AutoGen for SAP ECC Reporting and Analytics Automation

Section titled “AutoGen for SAP ECC Reporting and Analytics Automation”

This guide demonstrates how to build a reporting agent using Microsoft AutoGen that connects to SAP ECC via the Model Context Protocol (MCP).

Unlike modern SaaS APIS, legacy SAP systems often require complex OData or RFC connections. We use the “Retrofit” pattern: a FastMCP server handles the heavy lifting (SAP Gateway authentication, OData parsing) and exposes simple, typed tools to the AutoGen agents.

  1. Server (FastMCP): A Python container that acts as the “SAP Gateway Bridge”. It speaks OData to SAP and MCP to the Agent.
  2. Client (AutoGen): A generic Python script using ClientSession to consume the MCP tools and register them with an AssistantAgent.
  3. Network: The Docker container requires a route to your on-premise SAP instance (e.g., via a Site-to-Site VPN or NordLayer).
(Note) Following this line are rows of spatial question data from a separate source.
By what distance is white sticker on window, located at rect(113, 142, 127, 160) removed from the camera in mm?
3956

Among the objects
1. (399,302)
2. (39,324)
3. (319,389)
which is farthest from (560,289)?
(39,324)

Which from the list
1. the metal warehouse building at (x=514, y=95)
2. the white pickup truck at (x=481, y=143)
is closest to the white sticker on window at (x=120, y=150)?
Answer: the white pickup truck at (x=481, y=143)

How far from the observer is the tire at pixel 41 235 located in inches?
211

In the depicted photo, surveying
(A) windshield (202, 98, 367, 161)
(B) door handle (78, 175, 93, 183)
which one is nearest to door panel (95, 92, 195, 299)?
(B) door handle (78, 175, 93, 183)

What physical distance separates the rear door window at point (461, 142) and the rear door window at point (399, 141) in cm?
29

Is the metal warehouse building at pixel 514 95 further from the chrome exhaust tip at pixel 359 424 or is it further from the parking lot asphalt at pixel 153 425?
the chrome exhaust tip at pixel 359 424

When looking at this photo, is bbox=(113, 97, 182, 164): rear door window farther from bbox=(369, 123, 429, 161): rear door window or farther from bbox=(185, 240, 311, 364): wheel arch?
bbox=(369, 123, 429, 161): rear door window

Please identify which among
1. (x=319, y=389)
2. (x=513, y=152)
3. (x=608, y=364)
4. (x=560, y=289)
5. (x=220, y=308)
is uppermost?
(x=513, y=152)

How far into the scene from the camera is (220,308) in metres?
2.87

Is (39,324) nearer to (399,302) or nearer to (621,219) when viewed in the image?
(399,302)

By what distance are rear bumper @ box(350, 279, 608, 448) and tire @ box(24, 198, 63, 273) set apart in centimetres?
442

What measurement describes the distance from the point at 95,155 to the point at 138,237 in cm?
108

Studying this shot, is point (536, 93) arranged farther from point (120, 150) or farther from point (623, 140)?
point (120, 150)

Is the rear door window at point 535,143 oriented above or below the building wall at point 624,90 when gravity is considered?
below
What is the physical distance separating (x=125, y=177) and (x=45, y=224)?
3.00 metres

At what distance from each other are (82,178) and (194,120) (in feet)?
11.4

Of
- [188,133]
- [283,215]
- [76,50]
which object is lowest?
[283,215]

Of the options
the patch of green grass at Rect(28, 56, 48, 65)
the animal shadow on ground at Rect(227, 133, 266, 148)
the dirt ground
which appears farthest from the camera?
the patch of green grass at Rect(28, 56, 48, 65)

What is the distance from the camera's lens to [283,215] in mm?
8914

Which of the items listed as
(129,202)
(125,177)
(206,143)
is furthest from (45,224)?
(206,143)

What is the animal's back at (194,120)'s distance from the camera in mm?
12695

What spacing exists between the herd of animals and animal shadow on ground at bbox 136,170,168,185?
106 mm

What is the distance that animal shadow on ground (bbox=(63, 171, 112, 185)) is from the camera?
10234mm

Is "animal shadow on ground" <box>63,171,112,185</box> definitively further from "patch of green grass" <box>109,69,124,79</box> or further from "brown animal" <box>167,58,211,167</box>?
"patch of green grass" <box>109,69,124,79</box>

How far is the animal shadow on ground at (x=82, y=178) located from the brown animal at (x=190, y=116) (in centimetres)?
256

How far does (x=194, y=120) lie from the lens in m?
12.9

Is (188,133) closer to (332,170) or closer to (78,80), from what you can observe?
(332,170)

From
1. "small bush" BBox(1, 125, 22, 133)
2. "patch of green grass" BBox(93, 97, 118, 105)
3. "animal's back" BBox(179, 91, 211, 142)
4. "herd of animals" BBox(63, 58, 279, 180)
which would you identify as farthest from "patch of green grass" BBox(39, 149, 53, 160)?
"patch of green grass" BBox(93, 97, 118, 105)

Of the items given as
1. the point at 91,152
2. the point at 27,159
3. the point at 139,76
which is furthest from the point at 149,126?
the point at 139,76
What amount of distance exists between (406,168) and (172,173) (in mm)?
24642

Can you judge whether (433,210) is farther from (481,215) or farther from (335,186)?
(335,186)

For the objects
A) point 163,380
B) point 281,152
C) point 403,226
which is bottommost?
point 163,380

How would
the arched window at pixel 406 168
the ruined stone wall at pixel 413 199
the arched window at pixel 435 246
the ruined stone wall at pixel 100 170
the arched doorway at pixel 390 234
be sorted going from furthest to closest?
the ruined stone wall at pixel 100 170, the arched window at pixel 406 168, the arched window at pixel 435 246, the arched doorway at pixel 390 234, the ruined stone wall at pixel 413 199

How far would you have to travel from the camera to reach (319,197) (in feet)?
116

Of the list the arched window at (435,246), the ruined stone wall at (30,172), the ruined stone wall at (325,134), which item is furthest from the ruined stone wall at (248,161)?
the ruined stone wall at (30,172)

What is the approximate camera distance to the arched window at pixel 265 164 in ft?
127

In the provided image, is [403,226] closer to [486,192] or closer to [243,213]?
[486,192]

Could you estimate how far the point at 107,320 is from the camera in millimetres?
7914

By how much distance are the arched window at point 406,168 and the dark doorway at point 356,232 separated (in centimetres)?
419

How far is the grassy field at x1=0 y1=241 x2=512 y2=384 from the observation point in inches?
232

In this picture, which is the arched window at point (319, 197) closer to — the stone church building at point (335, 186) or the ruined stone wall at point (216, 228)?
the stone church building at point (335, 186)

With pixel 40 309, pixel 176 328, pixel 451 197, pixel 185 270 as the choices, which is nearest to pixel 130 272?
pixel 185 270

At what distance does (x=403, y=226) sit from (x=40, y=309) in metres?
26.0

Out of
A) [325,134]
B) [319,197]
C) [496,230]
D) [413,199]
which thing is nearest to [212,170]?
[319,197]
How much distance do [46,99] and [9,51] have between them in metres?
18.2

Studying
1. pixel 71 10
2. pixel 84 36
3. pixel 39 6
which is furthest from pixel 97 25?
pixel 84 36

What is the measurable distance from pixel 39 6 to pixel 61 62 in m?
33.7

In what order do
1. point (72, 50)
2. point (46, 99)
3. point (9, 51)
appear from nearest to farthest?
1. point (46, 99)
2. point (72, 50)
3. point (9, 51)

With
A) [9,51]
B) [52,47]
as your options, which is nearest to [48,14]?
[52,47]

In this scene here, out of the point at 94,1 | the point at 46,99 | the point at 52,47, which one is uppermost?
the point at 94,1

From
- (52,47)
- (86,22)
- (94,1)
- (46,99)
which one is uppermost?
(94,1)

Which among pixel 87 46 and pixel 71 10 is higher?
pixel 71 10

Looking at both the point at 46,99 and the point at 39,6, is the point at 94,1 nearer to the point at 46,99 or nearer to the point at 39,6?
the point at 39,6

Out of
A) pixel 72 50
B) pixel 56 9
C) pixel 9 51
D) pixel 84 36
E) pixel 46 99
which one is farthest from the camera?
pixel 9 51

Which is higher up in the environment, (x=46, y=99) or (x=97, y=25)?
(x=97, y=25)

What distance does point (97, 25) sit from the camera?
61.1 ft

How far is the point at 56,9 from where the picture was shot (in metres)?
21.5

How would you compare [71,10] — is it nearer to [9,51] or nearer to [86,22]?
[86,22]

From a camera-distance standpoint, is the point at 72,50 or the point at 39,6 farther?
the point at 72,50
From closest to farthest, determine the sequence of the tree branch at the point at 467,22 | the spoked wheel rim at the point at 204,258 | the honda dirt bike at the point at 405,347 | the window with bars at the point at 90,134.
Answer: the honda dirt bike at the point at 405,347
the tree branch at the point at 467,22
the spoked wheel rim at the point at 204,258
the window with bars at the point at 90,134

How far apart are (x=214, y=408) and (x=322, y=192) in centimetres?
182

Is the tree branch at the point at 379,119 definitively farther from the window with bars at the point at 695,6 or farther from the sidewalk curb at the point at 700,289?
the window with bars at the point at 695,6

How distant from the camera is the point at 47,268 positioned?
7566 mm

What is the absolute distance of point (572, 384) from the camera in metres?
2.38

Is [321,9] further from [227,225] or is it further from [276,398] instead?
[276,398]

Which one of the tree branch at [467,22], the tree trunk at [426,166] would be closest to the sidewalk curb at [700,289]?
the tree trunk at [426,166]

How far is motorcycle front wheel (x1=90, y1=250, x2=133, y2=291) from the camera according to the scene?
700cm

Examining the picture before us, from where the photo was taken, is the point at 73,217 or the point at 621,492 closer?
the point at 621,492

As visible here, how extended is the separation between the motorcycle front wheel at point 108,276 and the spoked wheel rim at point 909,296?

The server uses the mcp library to define tools. We bind to 0.0.0.0 to ensure the server is accessible by the AutoGen client running in a separate process or container.

import os
import requests
from mcp.server.fastmcp import FastMCP
# Initialize the FastMCP server
mcp = FastMCP("SAP-ECC-Reporting-Node")
# Configuration
# In production, inject these via environment variables
SAP_ODATA_BASE_URL = os.getenv("SAP_URL", "https://sap-gateway.internal.corp:44300/sap/opu/odata/sap/Z_ANALYTICS_SRV")
SAP_AUTH = (os.getenv("SAP_USER", "REPORT_BOT"), os.getenv("SAP_PASSWORD", "Secret123"))
# Ensure your container has network access (e.g. via NordLayer)
# This is required to reach the on-premise SAP Gateway from a cloud environment.
@mcp.tool()
def get_sales_revenue(fiscal_year: str, company_code: str) -> str:
"""
Retrieves total sales revenue for a specific fiscal year and company code from SAP ECC.
Args:
fiscal_year: The 4-digit year (e.g., '2024').
company_code: The 4-character SAP Company Code (e.g., '1000').
"""
try:
# Construct OData filter
filter_query = f"$filter=FiscalYear eq '{fiscal_year}' and CompanyCode eq '{company_code}'"
url = f"{SAP_ODATA_BASE_URL}/SalesSummarySet?{filter_query}&$format=json"
# Make the request to SAP Gateway
# verify=False is often needed for internal self-signed SAP certs; use proper certs in prod.
response = requests.get(url, auth=SAP_AUTH, verify=False, timeout=30)
response.raise_for_status()
data = response.json()
results = data.get('d', {}).get('results', [])
if not results:
return f"No sales data found for Company {company_code} in {fiscal_year}."
# Aggregation logic
total_revenue = sum(float(item.get('Revenue', 0)) for item in results)
currency = results[0].get('Currency', 'USD')
return f"Total Revenue for {company_code} in {fiscal_year}: {total_revenue:,.2f} {currency}"
except requests.exceptions.RequestException as e:
return f"SAP OData Connection Error: {str(e)}"
@mcp.tool()
def get_stock_levels(plant_id: str, material_id: str) -> str:
"""
Checks current stock levels for a material at a specific plant.
"""
try:
url = f"{SAP_ODATA_BASE_URL}/StockSet(Plant='{plant_id}',Material='{material_id}')?$format=json"
response = requests.get(url, auth=SAP_AUTH, verify=False, timeout=30)
if response.status_code == 404:
return f"Material {material_id} not found at Plant {plant_id}."
response.raise_for_status()
data = response.json().get('d', {})
qty = float(data.get('UnrestrictedQty', 0))
uom = data.get('BaseUnit', 'PC')
return f"Current Stock: {qty} {uom}"
except Exception as e:
return f"Error retrieving stock: {str(e)}"
if __name__ == "__main__":
mcp.run(transport='sse', host='0.0.0.0', port=8000)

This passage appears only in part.